On a related note, anyone know of a UUID generator? I'm using a possible incorrect translation of the example in RFC 4122[2].

1. http://digitalmars.com/d/2.0/phobos/core_time.html#TickDuration 2. http://www.ietf.org/rfc/rfc4122.txt
April 15, 2011
> The documentation[1] states one should check if the value is zero to see if they can use it. For me this value is 0, Windows XP. So why would it be 0 and what do I use when it is?

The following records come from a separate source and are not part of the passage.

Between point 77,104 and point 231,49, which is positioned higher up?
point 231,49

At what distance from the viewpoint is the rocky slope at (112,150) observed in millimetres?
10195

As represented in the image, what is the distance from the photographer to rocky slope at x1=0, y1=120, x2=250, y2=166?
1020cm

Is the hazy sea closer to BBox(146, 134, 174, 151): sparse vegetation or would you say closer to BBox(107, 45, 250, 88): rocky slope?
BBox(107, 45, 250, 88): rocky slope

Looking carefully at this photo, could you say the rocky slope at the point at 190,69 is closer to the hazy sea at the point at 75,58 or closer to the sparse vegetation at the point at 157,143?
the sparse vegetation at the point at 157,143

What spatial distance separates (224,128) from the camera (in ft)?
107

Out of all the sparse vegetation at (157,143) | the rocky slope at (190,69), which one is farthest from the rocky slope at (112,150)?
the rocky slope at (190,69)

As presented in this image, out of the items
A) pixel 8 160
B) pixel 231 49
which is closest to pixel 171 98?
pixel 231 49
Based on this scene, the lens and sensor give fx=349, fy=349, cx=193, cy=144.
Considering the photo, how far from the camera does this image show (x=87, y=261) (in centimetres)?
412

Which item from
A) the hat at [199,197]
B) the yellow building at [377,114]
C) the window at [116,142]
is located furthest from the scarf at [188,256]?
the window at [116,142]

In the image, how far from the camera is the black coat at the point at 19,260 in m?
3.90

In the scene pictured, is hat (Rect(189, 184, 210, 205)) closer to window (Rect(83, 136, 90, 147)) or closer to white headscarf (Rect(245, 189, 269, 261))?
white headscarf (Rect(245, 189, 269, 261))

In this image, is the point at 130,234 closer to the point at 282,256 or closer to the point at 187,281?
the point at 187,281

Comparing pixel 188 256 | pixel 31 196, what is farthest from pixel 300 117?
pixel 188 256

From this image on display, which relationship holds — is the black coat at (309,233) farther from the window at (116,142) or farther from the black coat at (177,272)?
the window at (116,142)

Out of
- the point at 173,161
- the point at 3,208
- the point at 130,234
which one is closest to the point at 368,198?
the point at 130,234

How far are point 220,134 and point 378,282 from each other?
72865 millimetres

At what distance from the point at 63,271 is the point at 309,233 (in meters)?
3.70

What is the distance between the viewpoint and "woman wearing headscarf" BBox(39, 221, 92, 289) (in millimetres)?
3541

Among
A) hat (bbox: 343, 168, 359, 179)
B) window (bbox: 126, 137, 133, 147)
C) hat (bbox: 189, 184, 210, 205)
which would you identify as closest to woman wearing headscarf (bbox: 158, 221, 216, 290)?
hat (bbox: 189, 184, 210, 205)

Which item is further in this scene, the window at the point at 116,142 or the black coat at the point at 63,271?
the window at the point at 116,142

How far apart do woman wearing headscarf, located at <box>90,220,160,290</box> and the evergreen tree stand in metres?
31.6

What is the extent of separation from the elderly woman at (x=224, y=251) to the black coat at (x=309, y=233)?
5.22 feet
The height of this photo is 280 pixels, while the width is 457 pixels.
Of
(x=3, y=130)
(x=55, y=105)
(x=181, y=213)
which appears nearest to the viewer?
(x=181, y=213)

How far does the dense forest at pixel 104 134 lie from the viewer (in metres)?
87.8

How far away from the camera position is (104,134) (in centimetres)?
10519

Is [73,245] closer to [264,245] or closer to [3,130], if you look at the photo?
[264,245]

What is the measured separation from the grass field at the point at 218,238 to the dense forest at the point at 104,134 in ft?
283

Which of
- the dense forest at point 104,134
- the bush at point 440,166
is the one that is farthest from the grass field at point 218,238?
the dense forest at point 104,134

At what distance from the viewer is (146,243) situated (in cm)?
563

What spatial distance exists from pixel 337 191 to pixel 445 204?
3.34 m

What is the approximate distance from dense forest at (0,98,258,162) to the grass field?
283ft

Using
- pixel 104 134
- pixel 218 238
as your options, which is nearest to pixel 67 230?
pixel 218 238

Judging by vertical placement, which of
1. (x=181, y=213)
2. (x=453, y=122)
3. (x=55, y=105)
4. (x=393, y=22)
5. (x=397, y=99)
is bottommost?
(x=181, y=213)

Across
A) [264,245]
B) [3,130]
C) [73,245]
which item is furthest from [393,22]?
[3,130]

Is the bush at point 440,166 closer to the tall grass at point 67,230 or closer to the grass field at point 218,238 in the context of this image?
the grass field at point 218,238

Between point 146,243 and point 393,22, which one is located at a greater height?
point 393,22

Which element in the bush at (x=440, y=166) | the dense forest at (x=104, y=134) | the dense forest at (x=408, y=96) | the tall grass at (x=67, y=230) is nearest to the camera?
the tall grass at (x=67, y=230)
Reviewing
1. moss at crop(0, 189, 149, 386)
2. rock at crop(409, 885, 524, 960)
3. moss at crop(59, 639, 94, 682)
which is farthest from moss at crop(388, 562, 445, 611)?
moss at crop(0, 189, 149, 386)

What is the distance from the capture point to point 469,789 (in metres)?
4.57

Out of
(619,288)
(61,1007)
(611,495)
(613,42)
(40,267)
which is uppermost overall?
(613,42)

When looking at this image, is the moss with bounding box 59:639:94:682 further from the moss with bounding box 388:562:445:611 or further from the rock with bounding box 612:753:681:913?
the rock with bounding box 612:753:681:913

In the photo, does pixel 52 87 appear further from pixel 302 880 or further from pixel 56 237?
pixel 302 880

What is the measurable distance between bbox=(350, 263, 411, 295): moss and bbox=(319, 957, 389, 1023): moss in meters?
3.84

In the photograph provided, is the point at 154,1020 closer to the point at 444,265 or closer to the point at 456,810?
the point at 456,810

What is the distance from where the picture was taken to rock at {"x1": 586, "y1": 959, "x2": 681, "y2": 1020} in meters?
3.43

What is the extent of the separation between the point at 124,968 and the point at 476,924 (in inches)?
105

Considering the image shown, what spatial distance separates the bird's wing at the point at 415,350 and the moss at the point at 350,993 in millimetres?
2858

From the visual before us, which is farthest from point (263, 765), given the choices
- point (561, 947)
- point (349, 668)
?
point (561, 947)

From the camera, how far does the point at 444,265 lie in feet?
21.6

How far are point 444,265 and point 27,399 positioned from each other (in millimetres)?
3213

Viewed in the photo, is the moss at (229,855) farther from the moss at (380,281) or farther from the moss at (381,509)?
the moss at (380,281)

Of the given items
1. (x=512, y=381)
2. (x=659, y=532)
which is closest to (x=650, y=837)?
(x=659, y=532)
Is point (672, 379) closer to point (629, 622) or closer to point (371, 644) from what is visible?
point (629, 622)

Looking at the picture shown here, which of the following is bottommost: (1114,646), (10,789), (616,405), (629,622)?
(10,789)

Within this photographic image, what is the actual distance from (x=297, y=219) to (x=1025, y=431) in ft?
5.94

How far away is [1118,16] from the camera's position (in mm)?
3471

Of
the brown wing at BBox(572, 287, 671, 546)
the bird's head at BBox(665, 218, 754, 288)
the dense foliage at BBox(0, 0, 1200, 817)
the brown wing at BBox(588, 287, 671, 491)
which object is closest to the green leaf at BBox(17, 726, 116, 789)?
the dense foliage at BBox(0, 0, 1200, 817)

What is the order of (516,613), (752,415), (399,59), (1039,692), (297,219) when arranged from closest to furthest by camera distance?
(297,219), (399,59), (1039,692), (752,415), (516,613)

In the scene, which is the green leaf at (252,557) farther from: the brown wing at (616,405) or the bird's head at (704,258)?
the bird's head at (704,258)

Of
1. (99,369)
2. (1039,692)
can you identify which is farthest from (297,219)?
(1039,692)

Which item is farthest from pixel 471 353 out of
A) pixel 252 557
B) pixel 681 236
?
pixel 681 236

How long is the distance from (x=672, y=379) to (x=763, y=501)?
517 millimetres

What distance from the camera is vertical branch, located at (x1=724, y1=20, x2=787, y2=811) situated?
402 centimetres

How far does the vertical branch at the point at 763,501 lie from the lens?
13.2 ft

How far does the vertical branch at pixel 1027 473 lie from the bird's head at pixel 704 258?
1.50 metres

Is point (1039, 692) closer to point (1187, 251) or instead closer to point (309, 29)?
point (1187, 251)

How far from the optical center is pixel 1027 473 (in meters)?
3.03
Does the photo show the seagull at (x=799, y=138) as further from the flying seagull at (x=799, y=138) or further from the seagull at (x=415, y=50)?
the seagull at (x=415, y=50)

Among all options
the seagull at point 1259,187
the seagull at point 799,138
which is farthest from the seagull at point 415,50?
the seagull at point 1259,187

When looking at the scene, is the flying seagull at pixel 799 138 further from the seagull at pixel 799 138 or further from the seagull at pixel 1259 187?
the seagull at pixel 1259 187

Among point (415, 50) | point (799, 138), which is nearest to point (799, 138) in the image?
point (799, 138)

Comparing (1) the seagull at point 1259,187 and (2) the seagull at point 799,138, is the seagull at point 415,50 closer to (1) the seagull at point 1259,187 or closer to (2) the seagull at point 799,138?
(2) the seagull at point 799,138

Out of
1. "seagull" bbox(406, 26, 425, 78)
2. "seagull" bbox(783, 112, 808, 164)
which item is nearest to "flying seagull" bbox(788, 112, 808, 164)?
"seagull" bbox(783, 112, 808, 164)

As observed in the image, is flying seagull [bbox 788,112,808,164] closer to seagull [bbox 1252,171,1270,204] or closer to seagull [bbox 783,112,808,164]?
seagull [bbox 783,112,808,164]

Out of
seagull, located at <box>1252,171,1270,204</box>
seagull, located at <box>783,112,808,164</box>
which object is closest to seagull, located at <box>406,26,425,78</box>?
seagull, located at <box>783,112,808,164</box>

It means that QueryPerformanceFrequency failed:

http://msdn.microsoft.com/en-us/library/ms644905(VS.85).aspx

Looking at the doc page for it, it looks like it means that your hardware doesn't support a high-resolution performance counter. I should probably improve TickDuration's docs on that.

> On a related note, anyone know of a UUID generator? I'm using a possible incorrect translation of the example in RFC 4122[2].
> 
> 1. http://digitalmars.com/d/2.0/phobos/core_time.html#TickDuration 2. http://www.ietf.org/rfc/rfc4122.txt

If all you need to do is generate one, and you're on Linux, then uuidgen would do it, and I guess that you'd use libuuid if you wanted to do it programatically. But I have noe idea what you'd do on Windows.